Georgia Department of Transportation v. Peach Hill Properties, Inc.
This text of 599 S.E.2d 167 (Georgia Department of Transportation v. Peach Hill Properties, Inc.) is published on Counsel Stack Legal Research, covering Supreme Court of Georgia primary law. Counsel Stack provides free access to over 12 million legal documents including statutes, case law, regulations, and constitutions.
Opinion
The question for decision in this declaratory judgment and mandamus case is whether the superior court abused its discretion by ordering the Georgia Department of Transportation (“DOT”) to submit a landfill exemption request to the Federal Aviation Administration (“FAA”). We find that it did and, therefore, we reverse and remand for further proceedings.
Peach Hill Properties, Inc., wants to develop and operate a municipal solid waste landfill on property it owns in Peach County, Georgia. However, Peach Hills’ property lies within six miles of the Middle Georgia Regional Airport in Macon, Georgia. Because landfills that are in close proximity to airports increase the risk of *199 collisions between birds and aircraft, 1 Peach Hill cannot turn its property into a landfill without first obtaining an exemption from the FAA. 49 USC § 44718 (d). 2
The FAA will not exempt a landfill “unless the State aviation agency of the State in which the airport is located requests that the Administrator of the Federal Aviation Administration exempt the landfill. . . and the Administrator determines that such exemption would have no adverse impact on aviation safety.” 49 USC § 44718 (d). Peach Hill initiated the exemption process by contacting Edward Ratigan of the Aviation Programs division of DOT. Ratigan informed Peach Hill that DOT had no guidelines for pursuing an exemption. Thereupon, Peach Hill retained Ron Merritt, an expert in bird strike analysis, to determine if the proposed landfill would impact aviation safety adversely.

INSTRUCTIONS =
- 1) Name each kind of legal document that the Peach Hill case text says Counsel Stack gives free access to.
- 2) From the Peach Hill case text, write out the passage starting with "This text of" and going on through "for further proceedings.", switching "superior court" to "trial court".

MATERIAL SUPPLIED =
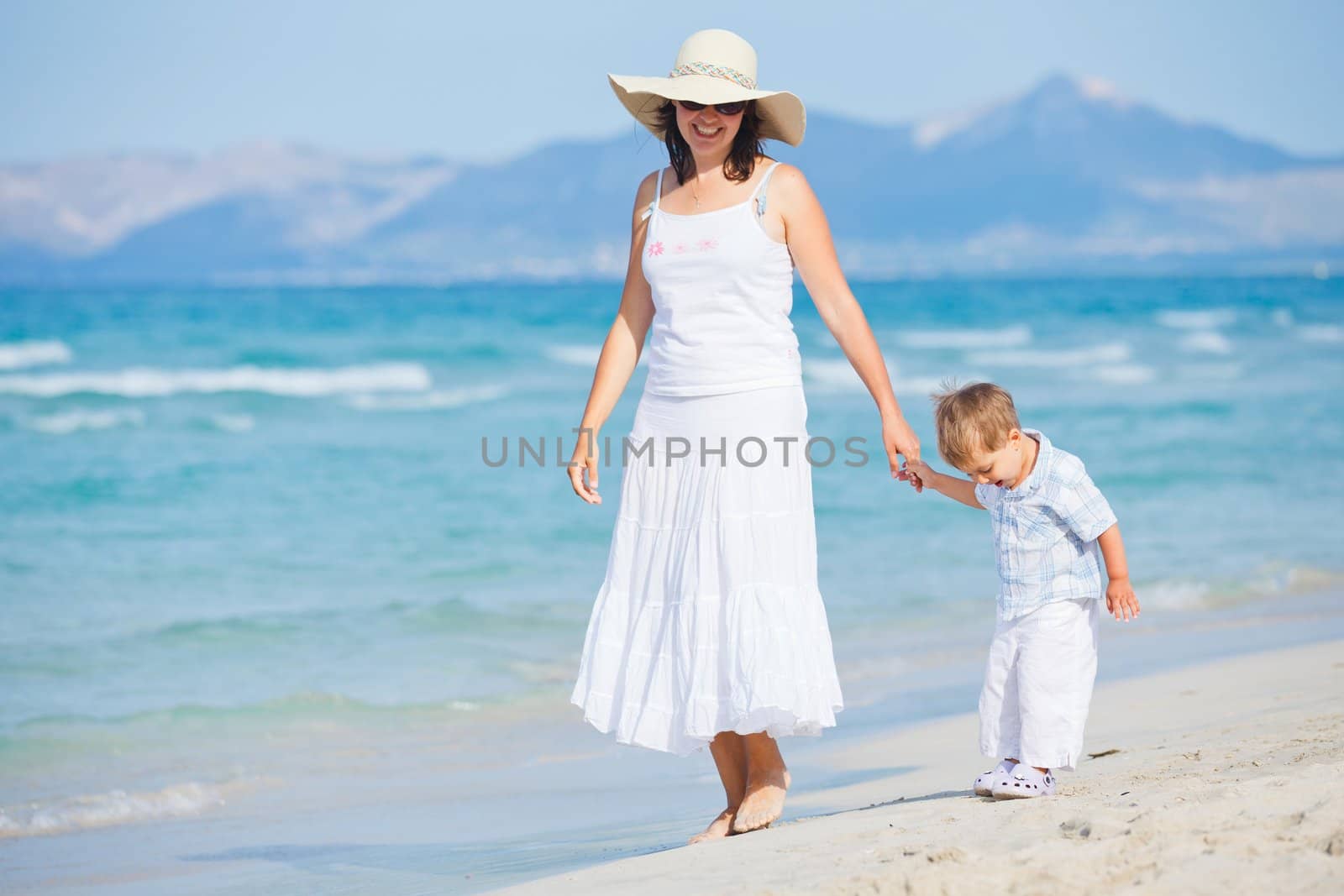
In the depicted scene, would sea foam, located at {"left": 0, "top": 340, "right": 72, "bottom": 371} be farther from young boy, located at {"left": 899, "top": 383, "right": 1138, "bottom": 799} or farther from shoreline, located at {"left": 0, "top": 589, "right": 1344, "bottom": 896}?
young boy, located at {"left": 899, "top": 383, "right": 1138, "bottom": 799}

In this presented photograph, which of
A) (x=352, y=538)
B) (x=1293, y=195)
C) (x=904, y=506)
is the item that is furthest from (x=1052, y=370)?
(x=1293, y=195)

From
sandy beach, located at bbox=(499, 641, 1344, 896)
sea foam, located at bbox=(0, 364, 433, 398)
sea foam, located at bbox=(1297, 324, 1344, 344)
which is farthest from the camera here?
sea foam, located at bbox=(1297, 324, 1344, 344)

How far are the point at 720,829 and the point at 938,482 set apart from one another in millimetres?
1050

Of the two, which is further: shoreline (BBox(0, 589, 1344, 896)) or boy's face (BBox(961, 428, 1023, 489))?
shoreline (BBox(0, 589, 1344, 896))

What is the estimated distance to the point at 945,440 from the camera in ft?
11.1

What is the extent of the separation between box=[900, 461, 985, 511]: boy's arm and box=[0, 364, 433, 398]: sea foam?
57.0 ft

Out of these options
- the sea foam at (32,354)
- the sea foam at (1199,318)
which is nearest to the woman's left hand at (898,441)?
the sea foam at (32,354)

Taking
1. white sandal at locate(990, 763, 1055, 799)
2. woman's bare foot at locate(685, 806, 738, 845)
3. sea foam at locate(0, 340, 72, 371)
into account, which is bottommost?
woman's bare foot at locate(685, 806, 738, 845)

TASK-BY-TASK ANSWERS =
- 1) statutes, case law, regulations, constitutions

- 2)
This text of 599 S.E.2d 167 (Georgia Department of Transportation v. Peach Hill Properties, Inc.) is published on Counsel Stack Legal Research, covering Supreme Court of Georgia primary law. Counsel Stack provides free access to over 12 million legal documents including statutes, case law, regulations, and constitutions.
Opinion
The question for decision in this declaratory judgment and mandamus case is whether the trial court abused its discretion by ordering the Georgia Department of Transportation (“DOT”) to submit a landfill exemption request to the Federal Aviation Administration (“FAA”). We find that it did and, therefore, we reverse and remand for further proceedings.